- **Cuplikan Teks**:
Perjanjian Dagang Indonesia-Bangladesh Ancam IKM Tekstil Dalam Negeri

Jakarta, FORTUNE - Industri kecil menengah (IKM) tekstil merasa terancam oleh persetujuan perjanjian dagang Indonesia-Bangladesh Preferential Trade Agreement (IB-PTA).
Ketua Ikatan Pengusaha Konveksi Bandung (IPKB), Nandi Herdiaman, mengatakan pengusaha tengah menikmati buahnya di pasar domestik setelah sejumlah kebijakan diberlakukan. Perjanjian dagang dengan Bangladesh, jika tidak dirundingkan dengan hati-hati, dikhawatirkan merusak pasar dalam negeri yang menjadi tumpuan pemulihan tekstil dan produk tekstil tahun ini.
Sebab, kondisi IKM konveksi sekarang masih belum pulih pasca-pembatasan mobilitas masyarakat akibat Covid-19. “Kalau impor garmen masuk lagi, tentu ini jadi berat buat IKM. Masyarakat akan lebih memilih produk impor yang murah dibandingkan produk IKM. Bisa-bisa tutup satu per satu lagi seperti di awal pandemi yang lalu,” ujarnya dalam pernyataannya, Jumat (4/3).

Kumpulan entri data:
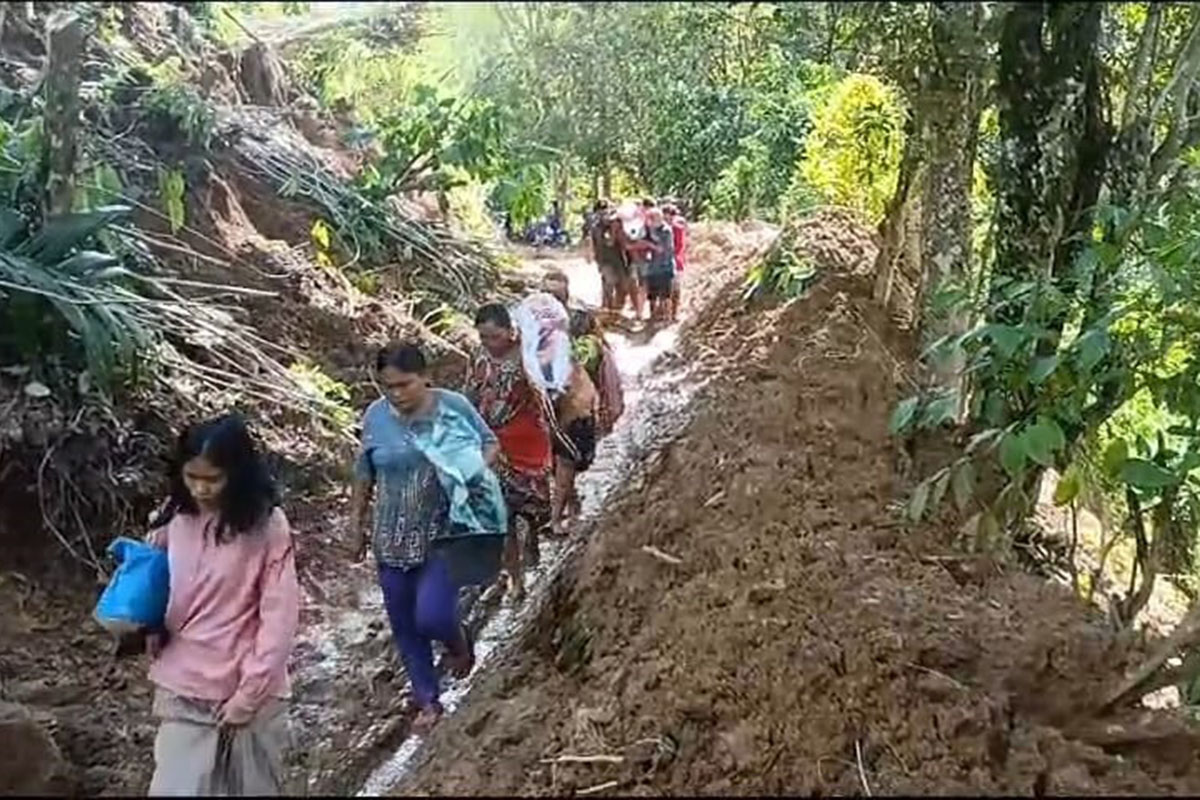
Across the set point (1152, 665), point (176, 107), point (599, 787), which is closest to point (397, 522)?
point (599, 787)

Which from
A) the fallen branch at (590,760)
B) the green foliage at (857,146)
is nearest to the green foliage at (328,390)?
the green foliage at (857,146)

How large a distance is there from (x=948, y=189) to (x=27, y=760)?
400 centimetres

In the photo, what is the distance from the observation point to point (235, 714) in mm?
3590

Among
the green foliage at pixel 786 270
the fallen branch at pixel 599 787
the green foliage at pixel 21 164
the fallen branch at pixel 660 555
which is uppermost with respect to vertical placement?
the green foliage at pixel 21 164

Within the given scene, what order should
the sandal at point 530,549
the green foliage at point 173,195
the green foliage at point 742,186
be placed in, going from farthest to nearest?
the green foliage at point 173,195 < the green foliage at point 742,186 < the sandal at point 530,549

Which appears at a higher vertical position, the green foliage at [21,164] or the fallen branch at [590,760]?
the green foliage at [21,164]

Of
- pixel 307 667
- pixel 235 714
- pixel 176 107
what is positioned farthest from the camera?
pixel 176 107

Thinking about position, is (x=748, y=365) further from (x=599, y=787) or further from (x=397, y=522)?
(x=599, y=787)

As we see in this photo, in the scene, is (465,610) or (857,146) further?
(857,146)

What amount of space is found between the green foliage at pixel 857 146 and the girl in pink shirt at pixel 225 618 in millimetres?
3491

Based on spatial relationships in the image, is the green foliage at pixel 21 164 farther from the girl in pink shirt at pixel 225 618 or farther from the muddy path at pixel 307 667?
the girl in pink shirt at pixel 225 618

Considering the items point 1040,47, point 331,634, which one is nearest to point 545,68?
point 1040,47

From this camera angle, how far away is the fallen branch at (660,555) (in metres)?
Answer: 5.24

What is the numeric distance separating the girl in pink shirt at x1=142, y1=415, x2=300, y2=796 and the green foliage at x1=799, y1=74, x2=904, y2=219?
3491 millimetres
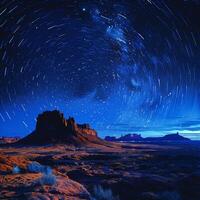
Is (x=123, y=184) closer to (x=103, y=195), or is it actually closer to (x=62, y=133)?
(x=103, y=195)

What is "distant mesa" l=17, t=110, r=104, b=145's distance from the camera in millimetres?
109562

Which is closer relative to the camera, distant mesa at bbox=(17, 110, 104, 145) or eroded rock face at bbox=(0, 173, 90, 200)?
eroded rock face at bbox=(0, 173, 90, 200)

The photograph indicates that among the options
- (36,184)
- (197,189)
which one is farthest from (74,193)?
(197,189)

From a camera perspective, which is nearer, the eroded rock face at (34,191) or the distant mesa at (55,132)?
the eroded rock face at (34,191)

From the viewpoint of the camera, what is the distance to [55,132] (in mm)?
116875

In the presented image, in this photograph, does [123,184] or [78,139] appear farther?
[78,139]

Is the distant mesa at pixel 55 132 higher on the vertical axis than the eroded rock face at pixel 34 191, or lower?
higher

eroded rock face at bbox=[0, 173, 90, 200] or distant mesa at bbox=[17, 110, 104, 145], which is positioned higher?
distant mesa at bbox=[17, 110, 104, 145]

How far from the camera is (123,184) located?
18.5m

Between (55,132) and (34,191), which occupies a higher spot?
(55,132)

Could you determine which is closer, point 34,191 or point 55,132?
point 34,191

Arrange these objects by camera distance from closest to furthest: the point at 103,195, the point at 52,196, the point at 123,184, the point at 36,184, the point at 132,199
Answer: the point at 52,196 → the point at 36,184 → the point at 103,195 → the point at 132,199 → the point at 123,184

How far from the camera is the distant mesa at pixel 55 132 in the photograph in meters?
110

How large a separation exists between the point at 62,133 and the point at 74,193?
105 m
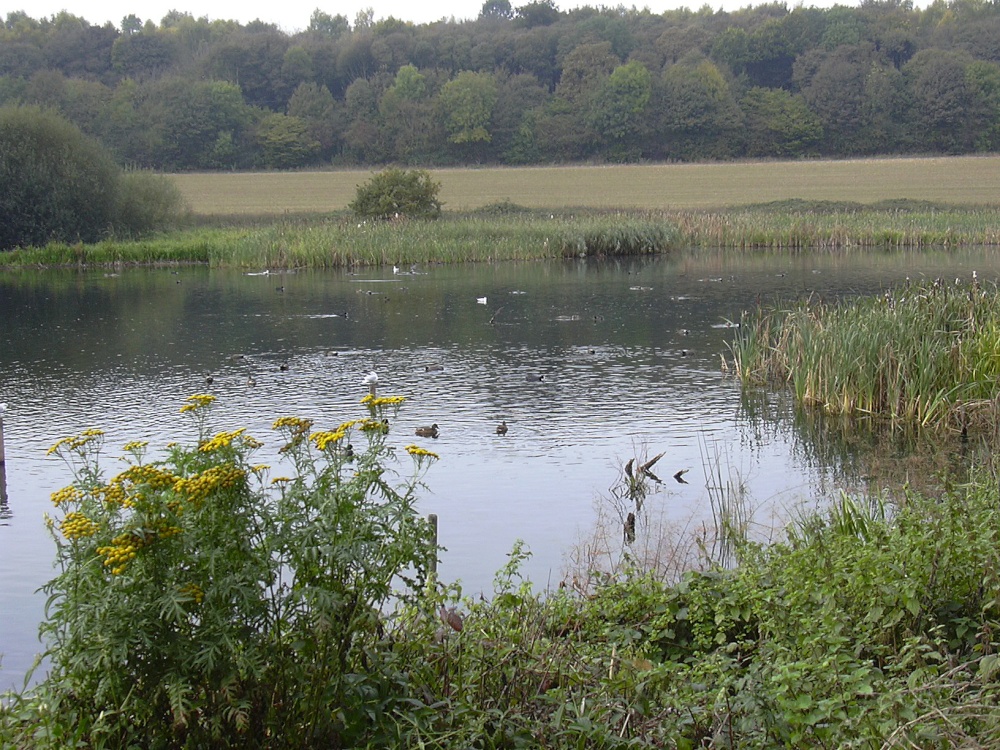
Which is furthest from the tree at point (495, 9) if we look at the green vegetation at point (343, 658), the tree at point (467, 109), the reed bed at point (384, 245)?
the green vegetation at point (343, 658)

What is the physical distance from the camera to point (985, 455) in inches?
386

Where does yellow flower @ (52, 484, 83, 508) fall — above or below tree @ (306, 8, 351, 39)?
below

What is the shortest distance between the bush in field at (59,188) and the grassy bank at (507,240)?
2050 mm

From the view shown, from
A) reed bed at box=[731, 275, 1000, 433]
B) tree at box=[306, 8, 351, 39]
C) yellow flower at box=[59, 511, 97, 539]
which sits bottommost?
reed bed at box=[731, 275, 1000, 433]

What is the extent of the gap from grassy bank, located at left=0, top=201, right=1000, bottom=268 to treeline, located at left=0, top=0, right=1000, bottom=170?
4054 centimetres

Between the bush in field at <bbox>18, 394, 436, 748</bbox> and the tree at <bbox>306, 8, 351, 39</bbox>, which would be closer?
the bush in field at <bbox>18, 394, 436, 748</bbox>

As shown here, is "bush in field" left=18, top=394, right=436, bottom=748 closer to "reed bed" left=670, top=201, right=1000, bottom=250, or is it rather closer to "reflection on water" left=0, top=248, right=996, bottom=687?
"reflection on water" left=0, top=248, right=996, bottom=687

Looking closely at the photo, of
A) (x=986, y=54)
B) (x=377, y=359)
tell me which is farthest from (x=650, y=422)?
(x=986, y=54)

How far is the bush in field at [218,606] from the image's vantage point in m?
3.62

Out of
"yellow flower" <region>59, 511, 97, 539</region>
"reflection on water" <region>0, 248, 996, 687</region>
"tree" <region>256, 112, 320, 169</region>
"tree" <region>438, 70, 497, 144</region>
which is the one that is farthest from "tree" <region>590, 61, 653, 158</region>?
"yellow flower" <region>59, 511, 97, 539</region>

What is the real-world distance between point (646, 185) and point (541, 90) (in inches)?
1070

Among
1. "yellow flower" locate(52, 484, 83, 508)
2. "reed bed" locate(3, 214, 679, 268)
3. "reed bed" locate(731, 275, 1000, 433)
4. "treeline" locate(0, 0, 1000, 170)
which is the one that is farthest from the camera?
"treeline" locate(0, 0, 1000, 170)

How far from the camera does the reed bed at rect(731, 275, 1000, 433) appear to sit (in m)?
11.1

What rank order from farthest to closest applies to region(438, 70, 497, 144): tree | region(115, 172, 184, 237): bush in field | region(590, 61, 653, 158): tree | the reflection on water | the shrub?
region(438, 70, 497, 144): tree, region(590, 61, 653, 158): tree, region(115, 172, 184, 237): bush in field, the shrub, the reflection on water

- **Perintah Kerja 1**: Perbarui bagian artikel tentang perjanjian dagang Indonesia-Bangladesh, mulai dari "Sebab, kondisi IKM" sampai "pernyataannya, Jumat (4/3).", dengan mengganti "garmen" menjadi "pakaian jadi".
- **Perintah Kerja 2**:
Jawab pertanyaan berikut berdasarkan artikel tentang perjanjian dagang Indonesia-Bangladesh.
(a) Siapa Ketua Ikatan Pengusaha Konveksi Bandung (IPKB)?
(b) Apa kepanjangan dari IB-PTA?
(c) Produk apa yang akan lebih dipilih masyarakat dibandingkan produk IKM?

- **Jawaban 1**:
Sebab, kondisi IKM konveksi sekarang masih belum pulih pasca-pembatasan mobilitas masyarakat akibat Covid-19. “Kalau impor pakaian jadi masuk lagi, tentu ini jadi berat buat IKM. Masyarakat akan lebih memilih produk impor yang murah dibandingkan produk IKM. Bisa-bisa tutup satu per satu lagi seperti di awal pandemi yang lalu,” ujarnya dalam pernyataannya, Jumat (4/3).

- **Jawaban 2**:
(a) Nandi Herdiaman.
(b) Indonesia-Bangladesh Preferential Trade Agreement.
(c) Produk impor yang murah.